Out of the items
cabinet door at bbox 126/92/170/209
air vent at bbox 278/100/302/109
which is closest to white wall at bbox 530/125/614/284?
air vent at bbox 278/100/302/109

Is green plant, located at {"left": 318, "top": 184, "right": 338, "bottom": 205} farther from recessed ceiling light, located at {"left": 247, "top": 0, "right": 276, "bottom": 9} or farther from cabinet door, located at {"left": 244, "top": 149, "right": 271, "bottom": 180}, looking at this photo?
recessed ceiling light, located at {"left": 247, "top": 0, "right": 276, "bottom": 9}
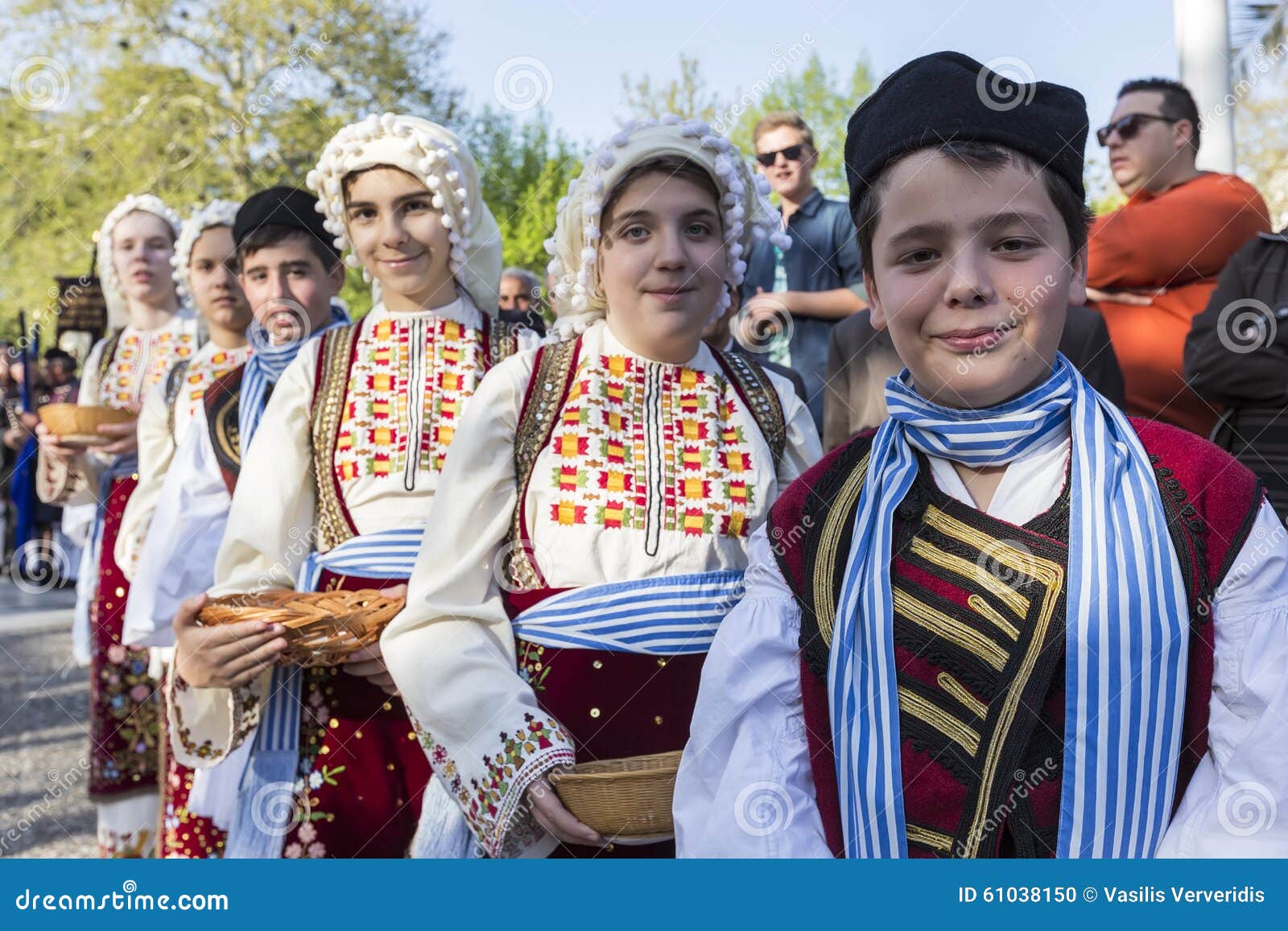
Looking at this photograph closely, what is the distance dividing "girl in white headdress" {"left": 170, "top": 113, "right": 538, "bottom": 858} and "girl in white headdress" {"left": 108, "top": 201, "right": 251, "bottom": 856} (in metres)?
0.57

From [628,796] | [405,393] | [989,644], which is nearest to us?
[989,644]

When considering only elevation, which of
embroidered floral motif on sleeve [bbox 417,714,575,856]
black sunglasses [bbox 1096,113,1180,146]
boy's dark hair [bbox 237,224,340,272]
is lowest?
embroidered floral motif on sleeve [bbox 417,714,575,856]

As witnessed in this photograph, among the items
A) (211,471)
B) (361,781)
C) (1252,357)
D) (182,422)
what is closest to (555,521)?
(361,781)

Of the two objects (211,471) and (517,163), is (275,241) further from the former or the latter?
(517,163)

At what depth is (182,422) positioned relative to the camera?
4.35 m

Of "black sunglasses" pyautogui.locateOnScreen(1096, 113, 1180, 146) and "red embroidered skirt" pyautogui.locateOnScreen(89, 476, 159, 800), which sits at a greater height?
"black sunglasses" pyautogui.locateOnScreen(1096, 113, 1180, 146)

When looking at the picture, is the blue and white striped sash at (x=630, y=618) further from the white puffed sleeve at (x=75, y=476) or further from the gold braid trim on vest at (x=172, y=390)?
the white puffed sleeve at (x=75, y=476)

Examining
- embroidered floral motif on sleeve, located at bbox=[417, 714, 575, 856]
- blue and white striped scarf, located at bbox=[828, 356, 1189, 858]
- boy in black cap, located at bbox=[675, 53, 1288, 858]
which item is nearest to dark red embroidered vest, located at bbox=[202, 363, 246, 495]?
embroidered floral motif on sleeve, located at bbox=[417, 714, 575, 856]

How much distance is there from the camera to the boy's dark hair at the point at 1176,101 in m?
4.13

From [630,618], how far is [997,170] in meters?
1.10

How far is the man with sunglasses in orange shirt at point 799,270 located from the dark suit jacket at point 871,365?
0.91 meters

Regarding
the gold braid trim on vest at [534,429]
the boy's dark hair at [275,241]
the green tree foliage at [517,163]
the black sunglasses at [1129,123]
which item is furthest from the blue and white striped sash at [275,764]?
the green tree foliage at [517,163]

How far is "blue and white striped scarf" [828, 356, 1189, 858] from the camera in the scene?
1.57m

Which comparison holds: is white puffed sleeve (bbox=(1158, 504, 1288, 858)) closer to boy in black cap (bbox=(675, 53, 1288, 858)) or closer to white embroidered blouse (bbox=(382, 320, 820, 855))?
boy in black cap (bbox=(675, 53, 1288, 858))
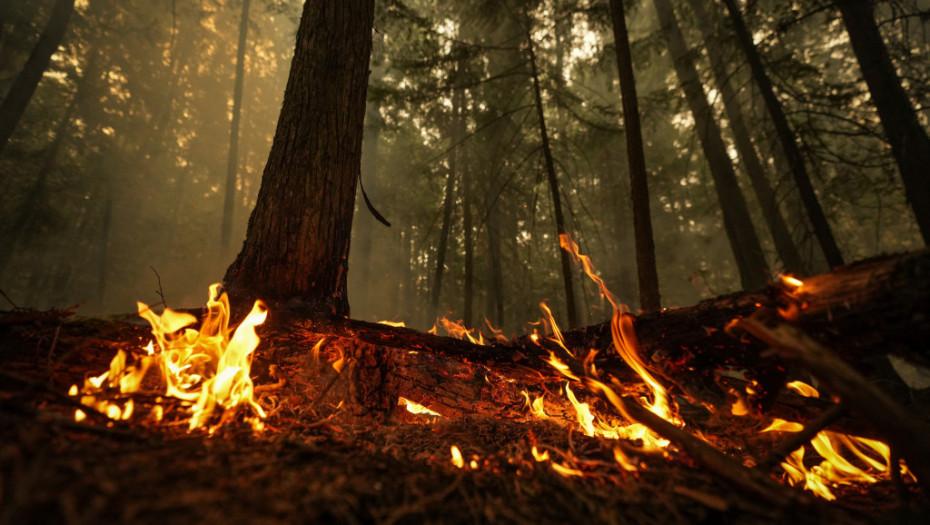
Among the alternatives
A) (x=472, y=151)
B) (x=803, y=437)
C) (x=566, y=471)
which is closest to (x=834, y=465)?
(x=803, y=437)

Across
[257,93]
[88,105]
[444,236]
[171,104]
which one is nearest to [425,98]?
[444,236]

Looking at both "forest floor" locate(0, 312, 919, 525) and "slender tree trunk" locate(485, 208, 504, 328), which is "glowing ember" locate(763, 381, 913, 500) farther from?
"slender tree trunk" locate(485, 208, 504, 328)

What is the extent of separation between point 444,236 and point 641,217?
594 centimetres

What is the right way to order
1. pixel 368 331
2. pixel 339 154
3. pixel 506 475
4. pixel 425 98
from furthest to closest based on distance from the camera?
pixel 425 98 < pixel 339 154 < pixel 368 331 < pixel 506 475

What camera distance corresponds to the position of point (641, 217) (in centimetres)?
476

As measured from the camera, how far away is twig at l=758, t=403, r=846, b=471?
6.18ft

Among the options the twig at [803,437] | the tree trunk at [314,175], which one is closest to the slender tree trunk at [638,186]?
the twig at [803,437]

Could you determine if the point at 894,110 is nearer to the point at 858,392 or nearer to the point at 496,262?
the point at 858,392

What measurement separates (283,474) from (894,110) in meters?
8.19

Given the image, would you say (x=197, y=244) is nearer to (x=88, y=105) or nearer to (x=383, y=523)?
(x=88, y=105)

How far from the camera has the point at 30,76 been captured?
11688 mm

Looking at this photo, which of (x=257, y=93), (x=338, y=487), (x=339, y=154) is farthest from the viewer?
(x=257, y=93)

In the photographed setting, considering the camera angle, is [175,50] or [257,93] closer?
[175,50]

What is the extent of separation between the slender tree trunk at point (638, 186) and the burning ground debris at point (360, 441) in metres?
1.54
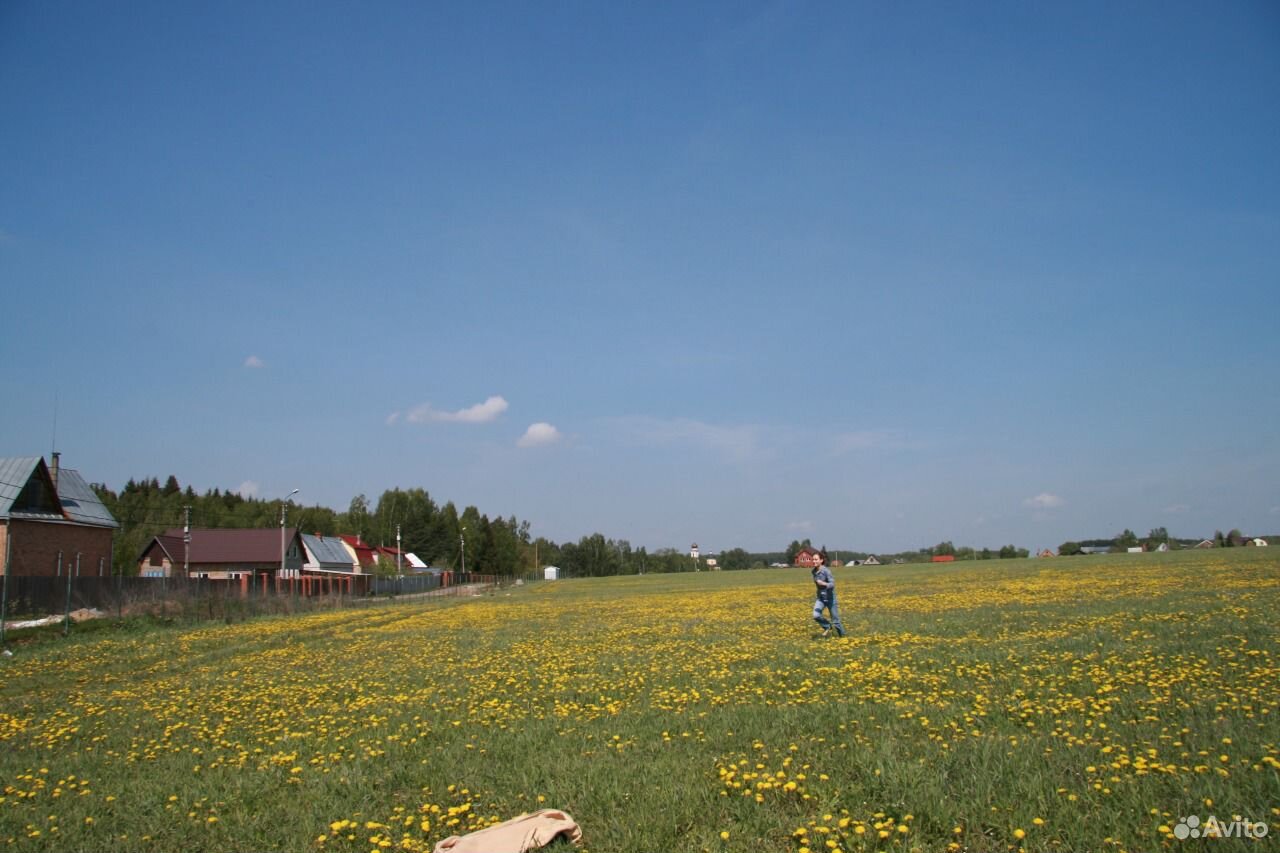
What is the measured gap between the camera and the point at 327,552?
105 metres

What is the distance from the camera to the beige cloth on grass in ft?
19.4

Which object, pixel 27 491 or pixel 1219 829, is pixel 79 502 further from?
pixel 1219 829

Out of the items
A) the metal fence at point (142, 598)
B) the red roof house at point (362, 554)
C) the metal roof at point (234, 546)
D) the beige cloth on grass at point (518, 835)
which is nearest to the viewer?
the beige cloth on grass at point (518, 835)

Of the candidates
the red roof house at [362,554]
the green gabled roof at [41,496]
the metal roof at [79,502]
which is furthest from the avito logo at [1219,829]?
the red roof house at [362,554]

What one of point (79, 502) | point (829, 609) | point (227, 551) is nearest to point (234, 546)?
point (227, 551)

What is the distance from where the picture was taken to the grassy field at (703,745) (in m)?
6.20

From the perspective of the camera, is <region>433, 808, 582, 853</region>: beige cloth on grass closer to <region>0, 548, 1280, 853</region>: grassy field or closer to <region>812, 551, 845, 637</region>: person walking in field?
<region>0, 548, 1280, 853</region>: grassy field

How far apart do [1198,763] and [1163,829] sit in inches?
76.0

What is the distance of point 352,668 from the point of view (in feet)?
58.4

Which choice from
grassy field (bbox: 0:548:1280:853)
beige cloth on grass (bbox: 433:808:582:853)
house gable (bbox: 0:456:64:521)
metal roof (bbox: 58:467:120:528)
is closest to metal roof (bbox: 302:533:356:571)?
metal roof (bbox: 58:467:120:528)

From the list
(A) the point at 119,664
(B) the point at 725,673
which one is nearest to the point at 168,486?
(A) the point at 119,664

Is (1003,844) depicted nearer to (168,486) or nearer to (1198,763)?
(1198,763)

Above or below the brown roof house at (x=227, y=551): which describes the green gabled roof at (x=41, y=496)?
above

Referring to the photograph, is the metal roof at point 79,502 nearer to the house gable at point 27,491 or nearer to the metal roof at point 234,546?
the house gable at point 27,491
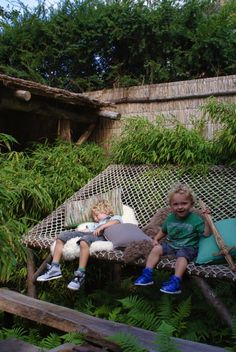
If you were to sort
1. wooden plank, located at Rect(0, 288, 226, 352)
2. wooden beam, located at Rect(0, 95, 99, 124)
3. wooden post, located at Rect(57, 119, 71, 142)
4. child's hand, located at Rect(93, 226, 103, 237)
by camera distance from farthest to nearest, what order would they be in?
1. wooden post, located at Rect(57, 119, 71, 142)
2. wooden beam, located at Rect(0, 95, 99, 124)
3. child's hand, located at Rect(93, 226, 103, 237)
4. wooden plank, located at Rect(0, 288, 226, 352)

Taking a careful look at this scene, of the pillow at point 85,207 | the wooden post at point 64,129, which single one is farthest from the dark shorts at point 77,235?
the wooden post at point 64,129

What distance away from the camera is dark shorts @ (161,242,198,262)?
9.50 ft

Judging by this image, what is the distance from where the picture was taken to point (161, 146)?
493 centimetres

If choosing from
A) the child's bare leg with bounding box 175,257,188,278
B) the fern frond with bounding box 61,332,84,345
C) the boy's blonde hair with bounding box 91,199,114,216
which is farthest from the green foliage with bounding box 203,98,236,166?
the fern frond with bounding box 61,332,84,345

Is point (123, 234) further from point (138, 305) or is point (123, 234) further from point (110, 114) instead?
point (110, 114)

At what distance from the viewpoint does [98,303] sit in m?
3.80

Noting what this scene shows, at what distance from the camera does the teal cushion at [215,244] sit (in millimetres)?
Answer: 2785

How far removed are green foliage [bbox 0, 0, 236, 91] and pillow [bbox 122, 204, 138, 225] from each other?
307 cm

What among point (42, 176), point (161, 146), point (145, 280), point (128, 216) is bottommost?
point (145, 280)

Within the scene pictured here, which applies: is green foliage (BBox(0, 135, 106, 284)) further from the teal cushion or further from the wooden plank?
the teal cushion

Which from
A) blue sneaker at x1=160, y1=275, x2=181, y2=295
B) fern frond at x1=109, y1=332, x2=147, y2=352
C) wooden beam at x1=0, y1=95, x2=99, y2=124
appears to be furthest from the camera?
wooden beam at x1=0, y1=95, x2=99, y2=124

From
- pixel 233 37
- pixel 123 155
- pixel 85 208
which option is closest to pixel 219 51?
pixel 233 37

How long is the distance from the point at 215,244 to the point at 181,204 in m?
0.47

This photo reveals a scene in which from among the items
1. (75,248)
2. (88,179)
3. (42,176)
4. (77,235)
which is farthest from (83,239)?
(88,179)
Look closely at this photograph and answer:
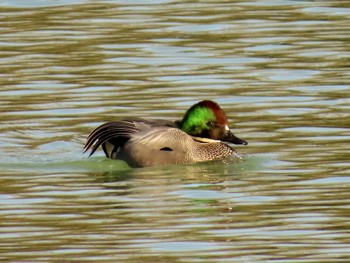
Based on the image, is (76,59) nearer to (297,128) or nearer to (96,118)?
(96,118)

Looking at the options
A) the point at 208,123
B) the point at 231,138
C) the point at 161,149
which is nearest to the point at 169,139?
the point at 161,149

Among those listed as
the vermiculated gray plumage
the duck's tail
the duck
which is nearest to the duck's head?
the duck

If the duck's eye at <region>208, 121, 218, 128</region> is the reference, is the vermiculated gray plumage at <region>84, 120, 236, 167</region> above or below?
below

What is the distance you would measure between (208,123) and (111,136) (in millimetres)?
916

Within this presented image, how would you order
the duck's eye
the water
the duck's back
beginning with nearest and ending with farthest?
the water, the duck's back, the duck's eye

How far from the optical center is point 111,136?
14.0m

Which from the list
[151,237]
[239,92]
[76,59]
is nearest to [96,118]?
[239,92]

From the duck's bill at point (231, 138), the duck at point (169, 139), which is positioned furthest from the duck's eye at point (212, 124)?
the duck's bill at point (231, 138)

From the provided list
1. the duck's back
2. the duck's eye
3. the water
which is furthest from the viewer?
the duck's eye

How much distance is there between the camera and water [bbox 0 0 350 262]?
10500 mm

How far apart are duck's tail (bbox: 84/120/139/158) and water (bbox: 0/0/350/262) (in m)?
0.17

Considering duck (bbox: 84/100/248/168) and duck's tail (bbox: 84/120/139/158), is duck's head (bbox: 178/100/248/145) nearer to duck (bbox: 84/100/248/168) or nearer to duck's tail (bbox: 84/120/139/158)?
duck (bbox: 84/100/248/168)

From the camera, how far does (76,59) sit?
1864cm

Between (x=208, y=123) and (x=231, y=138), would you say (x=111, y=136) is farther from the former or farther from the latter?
(x=231, y=138)
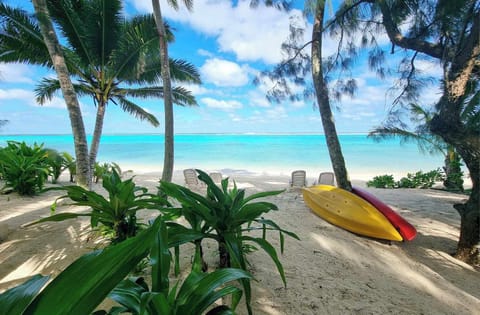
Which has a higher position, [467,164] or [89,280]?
[467,164]

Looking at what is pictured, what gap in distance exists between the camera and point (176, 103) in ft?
30.5

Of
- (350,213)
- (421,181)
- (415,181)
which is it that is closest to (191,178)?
(350,213)

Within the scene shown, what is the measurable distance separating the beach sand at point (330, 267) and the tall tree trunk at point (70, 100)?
0.67 m

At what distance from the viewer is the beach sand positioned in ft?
5.40

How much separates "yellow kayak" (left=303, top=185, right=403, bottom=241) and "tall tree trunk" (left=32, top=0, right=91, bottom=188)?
4.02 m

—————

▶ _Instructions for the task_: Extract, word for word, each line from the one that contains "Considering duck (bbox: 84/100/248/168)" through the final line of the data above. Leave the pictures out.

▶ _Reply to the exercise_:
Considering duck (bbox: 84/100/248/168) and duck's tail (bbox: 84/120/139/158), is duck's head (bbox: 178/100/248/145) nearer to duck (bbox: 84/100/248/168) or nearer to duck's tail (bbox: 84/120/139/158)?
duck (bbox: 84/100/248/168)

From the camera, how far does (76,59) sit?
1864cm

Between (x=208, y=123) and (x=231, y=138), would you say (x=111, y=136) is farther from the former or farther from the latter?
(x=231, y=138)
Which has a higher position, [467,164] or [89,280]?
[467,164]

Looking at what is pictured, what gap in distance exists between the camera and point (176, 103) in ft?
30.5

Of
- (350,213)
- (421,181)
- (415,181)
which is it that is closest to (191,178)?
(350,213)

Within the scene shown, what is the measurable distance separating the beach sand at point (330, 267) and the tall tree trunk at point (70, 100)?
0.67 m

At what distance from the viewer is the beach sand positioned in ft?
5.40

How much separates "yellow kayak" (left=303, top=185, right=403, bottom=241) and "tall tree trunk" (left=32, top=0, right=91, bottom=188)?
4.02 m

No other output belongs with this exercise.